Her words aren’t exactly a shock, and I was expecting to hear something along those lines when I came over, but they still hit me like a punch to the gut.
“You seemed to really want it when you were dropping hints like crazy for six months before I proposed,” I say, unable to keep the bitterness out of my tone.
“And you seemed pretty into the idea when you gave me an ultimatum on New Year’s and basically threatened to dump me if I didn’t pop the question by the end of the break. ”
“West…”
“And I think your sister thought you wanted to marry me because she wouldn’t leave me the fuck alone the entire time I was at your place over Christmas,” I continue, my voice heavy with bitterness.

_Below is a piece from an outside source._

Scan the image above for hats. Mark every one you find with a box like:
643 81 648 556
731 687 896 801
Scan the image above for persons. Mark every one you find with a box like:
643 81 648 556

“And she definitely thought you wanted to marry me when she kept going on about how amazing it would be if you two could plan your weddings together. Same when she told me that the ring I was thinking of getting you was tacky and she already knew exactly which ring you wanted.”
She winces and flinches away from me, and I take a deep breath so I don’t keep going. I have a bad habit of letting my mouth run wild when I’m upset, and I end up saying stuff I regret, or I hurt people when I don’t mean to.
Saying all of this to her isn’t helping me, and hurting her won’t make me feel better. I already feel like a dick for making her cry, so lashing out is only going to hurt both of us.
“I’m sorry,” she repeats. “And you’re right, about all of it.
But I’m realizing now that I was just so in love with the idea of getting married that I was more excited about the wedding and all that than I was about marrying you.
” She winces. “I know that sounds terrible, but my mom and sister have been pushing the idea since we got together, and I got carried away in all the excitement, and…”
“Yeah, I get that,” I say softly when she trails off. “And it’s not like my family wasn’t pushing for it too.”
McKenna’s family is just as overbearing and controlling as mine, just in different ways.
My family thinks I’m a dumbass who needs someone to take care of me, and they’ve been pestering me to get married so I’d be my future wife’s problem and not theirs.
McKenna’s family holds the incredibly outdated and misogynistic view that a woman isn’t complete until she has a man taking care of her, and her family has been encouraging her and her older sister to lock down whatever guy they’re dating since they were in high school.
“I think we both made a mistake and jumped into things before we were ready,” I add slowly.
Relief washes over her features. “You do?” she asks hopefully.
I nod and chew on my bottom lip for a few beats. “Did you love me?” I ask, not sure I want to hear the answer.
“I think I did,” she says, her cheeks flushing pink with a blush. “But I think I was more in love with the idea of you than I was with you.” She delicately wipes a tear from under her eye with the back of her sleeve.
I nod, even as it feels like my heart is being crushed in a vice.
“Do you hate me?” she asks, her voice barely above a whisper, as her tear-filled eyes meet mine.
“No,” I say softly. “I’m hurt, and I hate that you didn’t just talk to me about what you were going through. And I really hate that you cheated on me, but I don’t hate you.”
Slowly, she pulls her ring off her finger and extends it to me.
Numbly, I take it and stare into the little prisms of light emanating from the massive stone.
“Tell people whatever you want,” I say, my voice hollow and as empty as I feel. “You can blame the breakup on me if that makes it easier.”
“West…”
It feels like I’m disconnected from my body, like I’m hovering over it and watching myself in the third person as I stand up and slide the ring into my pocket.
We stare at each other for a few seconds, then she looks away, and without a word, I turn and leave her room.
Now I have to find a way to tell my family about the breakup and deal with the entire school knowing that not only is my relationship over, but that my fiancée changed her mind about marrying me three months after saying yes.
If this isn’t a sign that I’m going to die alone and no one will ever truly love me, then I don’t know what else the universe has to throw at me to get the point across.